Response to Specific Queries
(a) Negotiations and Sequence of Events
The company states that while it evaluates various strategic opportunities in the ordinary course for business growth and expansion, there is currently no material event/information requiring disclosure under Regulation 30 of SEBI LODR Regulations.
The company confirms that the statements in the referenced media article are speculative and that Raymond does not endorse the contents. Except for the first statement of the article, the company states the rest of the information consists of facts already known to the market.
Additionally, the company references its previously approved fundraising plan:
- Board of Directors approved raising money through preferential issue of Share Warrants on May 25, 2026
- Shareholders approved the same on June 18, 2026
- Total issue size: ₹330.88 crore (Rupees Three Hundred and Thirty crore and Eighty-eight Lakh)
Utilization of Proceeds:
- Up to 75% of aggregate proceeds for funding acquisitions of businesses in India and internationally across targeted growth sectors, either directly or through subsidiary entities for organic and inorganic growth, including repayment of acquisition debt
- Balance 25% of proceeds for General Corporate Purposes (including transaction costs)
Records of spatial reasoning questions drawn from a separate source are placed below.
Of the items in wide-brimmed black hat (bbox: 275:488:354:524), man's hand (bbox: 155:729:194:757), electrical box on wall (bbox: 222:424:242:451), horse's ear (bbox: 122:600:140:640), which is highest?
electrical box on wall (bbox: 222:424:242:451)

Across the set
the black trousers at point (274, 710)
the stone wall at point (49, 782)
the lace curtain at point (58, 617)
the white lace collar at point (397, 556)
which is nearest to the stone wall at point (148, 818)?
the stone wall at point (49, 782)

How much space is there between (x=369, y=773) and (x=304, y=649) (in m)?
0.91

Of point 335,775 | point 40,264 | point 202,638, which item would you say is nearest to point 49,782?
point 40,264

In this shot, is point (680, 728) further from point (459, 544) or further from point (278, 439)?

The company commits to making appropriate disclosures in compliance with applicable laws as and when required.
(b) Unexplained Trading Movement
The company confirms it is not aware of any information that has not been announced to the exchanges which could explain the recent movement in trading of the company's securities.
(c) Regulatory/Legal Proceedings
The company states there are no regulatory/legal proceedings in relation to the captioned subject and has no further information to disclose or intimate.
Additional Commentary
The company states that movement in the price of the company's scrip is market-driven and the company does not have any control over it.